The City Council unanimously voted Monday afternoon to approve Carmen Best as the next permanent police chief of the Seattle Police Department. Best, a 26-year veteran of the department, is the first woman of color to lead the nearly 1,500 Seattle police officers.
Best gave brief remarks to the council chambers, which were packed with both members of the police leadership and people expressing support for protecting The Showbox nightclub.
"I had no idea how much support I had," Best said. "It’s great to be supportive in the good times but we are going to have tough times ahead of us too and during those times I look for us all to work together to make sure we are on the same page."
Best's breezy confirmation by the City Council Monday formed a clear contrast to the turbulence of her nomination process, which saw her go from out of the running to the shoo-in candidate.
Councilmember Lorena Gonzalez acknowledged Monday the dramatic nature of the nomination process.
“Chief Best, I know the path and journey through the selection process was not an easy one for you, I’m hoping the confirmation process was a lot easier,” Gonzalez said. "I know that as a woman of color we know what it's like to persevere and to succeed even when the odds are stacked against us."
Best has been the interim police chief since December of last year when then-Police Chief Kathleen O'Toole quit the job. Best, who was the deputy chief before becoming the interim head of the department, was seen as a frontrunner for the permanent police chief position and was included on a list of five finalists pulled together by a 25-member search committee this Spring.
But Best's name was notably absent when a second search committee appointed by Mayor Jenny Durkan selected three finalists from the original list of five. All three finalists were from out of town, something former Councilmember and Mayor Tim Burgess said at the time was seen as necessary for moving the department forward with reforms.
Best's absence immediately drew condemnation from her broad base of support, which stretches from rank and file officers and their police union to police reform advocates like Andre Taylor. The Community Police Commission, a city commission that acts as a citizen voice on police issues, was particularly angry over Best's removal from the finalists list.

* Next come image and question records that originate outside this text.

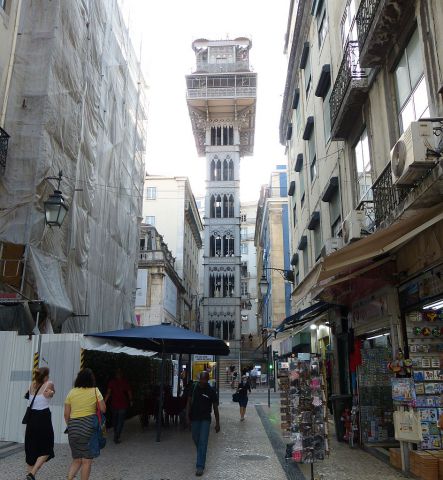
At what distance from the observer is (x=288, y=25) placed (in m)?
24.5

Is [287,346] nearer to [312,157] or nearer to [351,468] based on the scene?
[312,157]

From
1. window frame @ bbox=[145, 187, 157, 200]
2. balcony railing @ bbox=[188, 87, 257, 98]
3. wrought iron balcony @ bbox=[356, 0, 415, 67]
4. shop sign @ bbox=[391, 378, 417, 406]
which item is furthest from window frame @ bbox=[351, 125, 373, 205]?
balcony railing @ bbox=[188, 87, 257, 98]

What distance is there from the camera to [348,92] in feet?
35.1

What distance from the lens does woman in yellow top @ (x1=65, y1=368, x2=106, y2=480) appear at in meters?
6.07

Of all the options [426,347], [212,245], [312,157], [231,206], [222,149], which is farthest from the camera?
[222,149]

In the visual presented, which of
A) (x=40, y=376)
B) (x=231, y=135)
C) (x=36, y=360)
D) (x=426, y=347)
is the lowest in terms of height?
(x=40, y=376)

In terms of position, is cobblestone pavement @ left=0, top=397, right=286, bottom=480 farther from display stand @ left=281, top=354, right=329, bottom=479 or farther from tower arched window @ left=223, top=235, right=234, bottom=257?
tower arched window @ left=223, top=235, right=234, bottom=257

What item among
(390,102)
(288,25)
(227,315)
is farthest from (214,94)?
(390,102)

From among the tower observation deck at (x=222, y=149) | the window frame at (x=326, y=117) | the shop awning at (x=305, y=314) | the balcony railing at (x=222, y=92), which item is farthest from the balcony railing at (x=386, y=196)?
the balcony railing at (x=222, y=92)

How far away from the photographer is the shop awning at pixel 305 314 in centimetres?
1280

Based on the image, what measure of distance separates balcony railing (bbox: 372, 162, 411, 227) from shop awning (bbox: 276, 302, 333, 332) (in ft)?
13.3

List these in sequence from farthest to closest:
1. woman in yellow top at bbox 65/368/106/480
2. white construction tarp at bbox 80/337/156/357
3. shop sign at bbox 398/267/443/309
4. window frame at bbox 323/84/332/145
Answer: window frame at bbox 323/84/332/145
white construction tarp at bbox 80/337/156/357
shop sign at bbox 398/267/443/309
woman in yellow top at bbox 65/368/106/480

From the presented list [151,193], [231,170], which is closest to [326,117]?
[151,193]

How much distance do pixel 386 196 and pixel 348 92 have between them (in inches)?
130
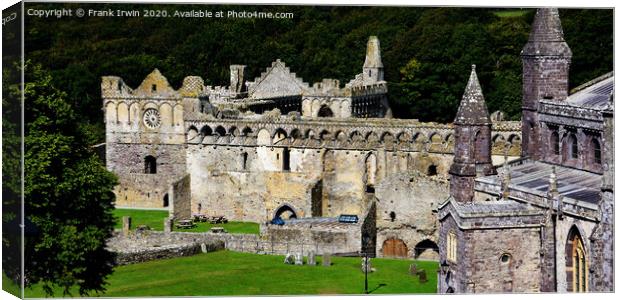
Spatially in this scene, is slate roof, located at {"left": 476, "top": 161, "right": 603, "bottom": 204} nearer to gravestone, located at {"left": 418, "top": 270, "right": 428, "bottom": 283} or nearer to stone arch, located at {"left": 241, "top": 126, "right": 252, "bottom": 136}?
gravestone, located at {"left": 418, "top": 270, "right": 428, "bottom": 283}

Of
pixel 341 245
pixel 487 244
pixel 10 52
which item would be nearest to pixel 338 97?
pixel 341 245

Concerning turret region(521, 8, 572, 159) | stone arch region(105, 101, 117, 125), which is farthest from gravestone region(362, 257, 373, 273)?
stone arch region(105, 101, 117, 125)

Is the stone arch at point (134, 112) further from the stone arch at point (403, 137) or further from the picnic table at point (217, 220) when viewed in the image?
the stone arch at point (403, 137)

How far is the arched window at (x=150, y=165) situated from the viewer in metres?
70.5

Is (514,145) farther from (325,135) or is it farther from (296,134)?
(296,134)

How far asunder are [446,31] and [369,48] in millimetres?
10963

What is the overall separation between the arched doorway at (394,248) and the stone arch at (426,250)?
Answer: 0.38 metres

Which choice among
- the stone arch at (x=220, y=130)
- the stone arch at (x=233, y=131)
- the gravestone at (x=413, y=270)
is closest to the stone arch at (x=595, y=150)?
the gravestone at (x=413, y=270)

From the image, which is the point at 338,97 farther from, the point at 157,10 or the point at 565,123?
the point at 157,10

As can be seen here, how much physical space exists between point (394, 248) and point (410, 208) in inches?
Result: 61.8

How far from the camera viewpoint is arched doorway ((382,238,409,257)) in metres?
58.8

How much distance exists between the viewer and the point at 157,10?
4631 centimetres

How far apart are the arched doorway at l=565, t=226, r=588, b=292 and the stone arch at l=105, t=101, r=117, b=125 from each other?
28219mm

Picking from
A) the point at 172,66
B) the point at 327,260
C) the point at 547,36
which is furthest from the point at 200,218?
the point at 547,36
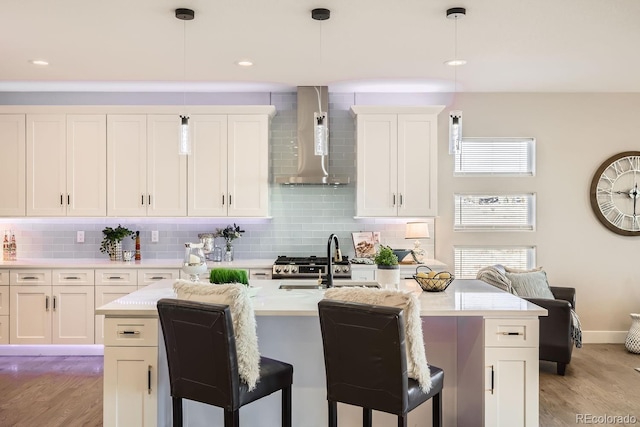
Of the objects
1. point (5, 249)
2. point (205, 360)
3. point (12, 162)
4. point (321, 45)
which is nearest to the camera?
point (205, 360)

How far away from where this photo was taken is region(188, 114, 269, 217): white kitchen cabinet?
5527 millimetres

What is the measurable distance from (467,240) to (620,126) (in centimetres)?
210

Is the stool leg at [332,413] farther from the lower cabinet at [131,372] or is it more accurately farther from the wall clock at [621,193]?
the wall clock at [621,193]

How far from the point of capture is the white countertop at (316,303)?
9.09ft

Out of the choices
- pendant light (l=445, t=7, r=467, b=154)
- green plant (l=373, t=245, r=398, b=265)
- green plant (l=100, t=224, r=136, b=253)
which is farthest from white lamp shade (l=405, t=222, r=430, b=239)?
green plant (l=100, t=224, r=136, b=253)

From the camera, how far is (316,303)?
9.62ft

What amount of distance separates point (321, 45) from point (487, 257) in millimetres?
3125

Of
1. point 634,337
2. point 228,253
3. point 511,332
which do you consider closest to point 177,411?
point 511,332

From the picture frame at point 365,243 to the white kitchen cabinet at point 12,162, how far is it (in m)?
3.49

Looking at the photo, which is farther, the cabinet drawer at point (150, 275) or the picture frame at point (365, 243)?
the picture frame at point (365, 243)

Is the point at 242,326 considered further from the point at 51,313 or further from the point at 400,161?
the point at 51,313

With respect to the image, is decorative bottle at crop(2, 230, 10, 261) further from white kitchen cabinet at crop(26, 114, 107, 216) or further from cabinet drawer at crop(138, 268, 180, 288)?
cabinet drawer at crop(138, 268, 180, 288)

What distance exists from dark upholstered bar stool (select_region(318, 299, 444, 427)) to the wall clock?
4.43m

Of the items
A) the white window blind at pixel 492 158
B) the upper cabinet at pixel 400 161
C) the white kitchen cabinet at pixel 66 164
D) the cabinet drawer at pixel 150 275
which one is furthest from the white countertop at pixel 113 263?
the white window blind at pixel 492 158
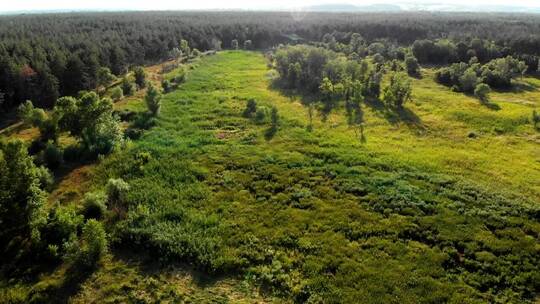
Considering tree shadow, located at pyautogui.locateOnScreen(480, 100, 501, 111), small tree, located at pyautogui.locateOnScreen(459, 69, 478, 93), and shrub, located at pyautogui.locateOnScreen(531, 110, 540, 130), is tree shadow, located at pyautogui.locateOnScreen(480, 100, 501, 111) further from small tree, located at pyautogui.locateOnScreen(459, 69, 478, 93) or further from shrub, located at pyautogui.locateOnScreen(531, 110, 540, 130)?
small tree, located at pyautogui.locateOnScreen(459, 69, 478, 93)

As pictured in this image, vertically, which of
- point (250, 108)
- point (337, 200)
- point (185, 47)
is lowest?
point (337, 200)

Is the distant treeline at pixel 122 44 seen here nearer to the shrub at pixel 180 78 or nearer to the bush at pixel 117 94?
the bush at pixel 117 94

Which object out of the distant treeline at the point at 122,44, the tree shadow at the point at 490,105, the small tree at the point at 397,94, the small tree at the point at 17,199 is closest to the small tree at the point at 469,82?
the tree shadow at the point at 490,105

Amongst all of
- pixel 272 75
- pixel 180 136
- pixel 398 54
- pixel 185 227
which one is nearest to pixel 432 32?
pixel 398 54

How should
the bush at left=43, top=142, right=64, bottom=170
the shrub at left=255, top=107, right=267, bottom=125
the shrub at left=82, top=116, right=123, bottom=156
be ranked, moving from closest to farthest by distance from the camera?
1. the bush at left=43, top=142, right=64, bottom=170
2. the shrub at left=82, top=116, right=123, bottom=156
3. the shrub at left=255, top=107, right=267, bottom=125

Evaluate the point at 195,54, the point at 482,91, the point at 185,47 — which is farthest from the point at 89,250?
the point at 195,54

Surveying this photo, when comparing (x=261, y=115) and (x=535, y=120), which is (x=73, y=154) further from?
(x=535, y=120)

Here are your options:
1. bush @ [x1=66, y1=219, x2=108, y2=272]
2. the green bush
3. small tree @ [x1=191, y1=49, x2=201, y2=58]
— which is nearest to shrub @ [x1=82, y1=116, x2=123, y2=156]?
the green bush
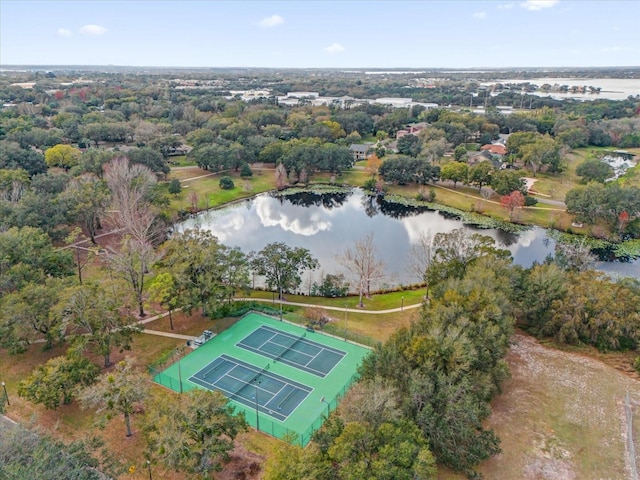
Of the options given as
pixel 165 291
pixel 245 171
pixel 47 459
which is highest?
pixel 245 171

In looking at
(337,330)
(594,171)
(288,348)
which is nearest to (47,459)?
(288,348)

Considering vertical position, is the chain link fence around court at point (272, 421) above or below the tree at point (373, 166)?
below

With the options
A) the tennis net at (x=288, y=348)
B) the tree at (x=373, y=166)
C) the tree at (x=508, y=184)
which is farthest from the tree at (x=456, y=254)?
the tree at (x=373, y=166)

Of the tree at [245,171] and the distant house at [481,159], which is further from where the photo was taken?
the distant house at [481,159]

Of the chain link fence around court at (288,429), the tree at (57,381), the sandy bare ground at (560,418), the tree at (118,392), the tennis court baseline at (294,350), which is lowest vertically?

Durkan initially defended Best's removal from the finalist list but then news broke on a Saturday in July—first by the Seattle Times' Steve Miletich and later in a late Saturday press release from the mayor's office—that Best was back in the running for the police chief position after one of the other three finalists, former Pittsburgh Police Chief Cameron McLay, had withdrawn his name from consideration.
Durkan said at an informal press conference the following Monday, on the federal courthouse steps in downtown Seattle, that she had told McLay that she wanted him to have a job in the department.
"It had been clear that his real passion would prefer to be on the reform side than the chief side and we agreed that would be a good thing and he decided to formally withdraw," Durkan said.
Stephanie Formas, a spokesperson for Durkan's office, said McLay is in Seattle this week meeting with Best and Durkan.
"He has not signed a contract but he’s in town this week to meet with the Mayor and the Chief," Formas said in an e-mail.
The one surprise vote on Monday was when Councilmember Kshama Sawant voted to approve Best, which she made clear was not a vote in support of the American police system.
"My yes vote does not represent a vote of confidence that the fundamental systemic changes will be carried out," Sawant said.
Sawant made it clear that she was unhappy with the way the nomination process played out under Durkan.
"Without the movement's activists standing up and protesting the secretive and racist process which initially sidelined Best, we would be having a very different conversation today," Sawant said.